I think a method should be added to String that returns the first character and should be a faster alternative to [0]. The strategy is to start an iteration through the string but stop at the first character. That's faster than [0]. Reason for this is for example the each_byte on ASCII-only optimization in String#each_char.

require "benchmark"

Benchmark.ips do |bm|
  bm.report "each_char" do
    "hello".each_char do |char|
      break char
    end
  end

  bm.report "[0]" do
    "hello"[0]
  end
end

each_char 394.43M (  2.54ns) (± 5.82%)  0.0B/op        fastest
      [0] 196.71M (  5.08ns) (± 5.03%)  0.0B/op   2.01× slower

The first is also faster for non-ASCII characters.
This optimization is for example already used here: string.cr:4069.
The method could perhaps be called first or first_char.

Source

r00ster91

👎2

Most helpful comment

Try with a string that's not hardcoded (for example reading from ARGV).
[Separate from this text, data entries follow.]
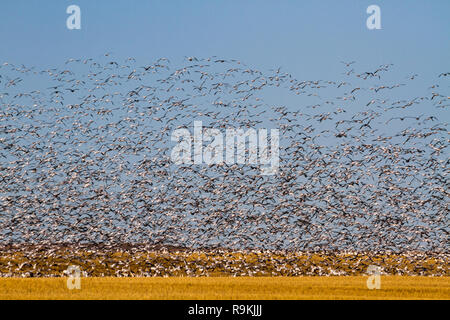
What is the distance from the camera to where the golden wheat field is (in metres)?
19.7

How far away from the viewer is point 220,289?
2245 centimetres

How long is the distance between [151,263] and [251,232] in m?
5.16

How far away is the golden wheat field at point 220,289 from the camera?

The difference is miniscule:

require "benchmark"

str = ARGV[0]

Benchmark.ips do |bm|
  bm.report "each_char" do
    str.each_char do |char|
      break char
    end
  end
  bm.report "[0]" do
    str[0]
  end
end

each_char 292.54M (  3.42ns) (± 3.93%)  0.0B/op        fastest
      [0] 273.98M (  3.65ns) (± 6.93%)  0.0B/op   1.07× slower

And if you change the order you get that the second one is fastest.

Can we stop worrying about sub-nanosecond performance differences?

Thank you!

asterite on 29 May 2019

👍6 ❤1

All 5 comments

can we just special case String#[] with the optimization if index == 0?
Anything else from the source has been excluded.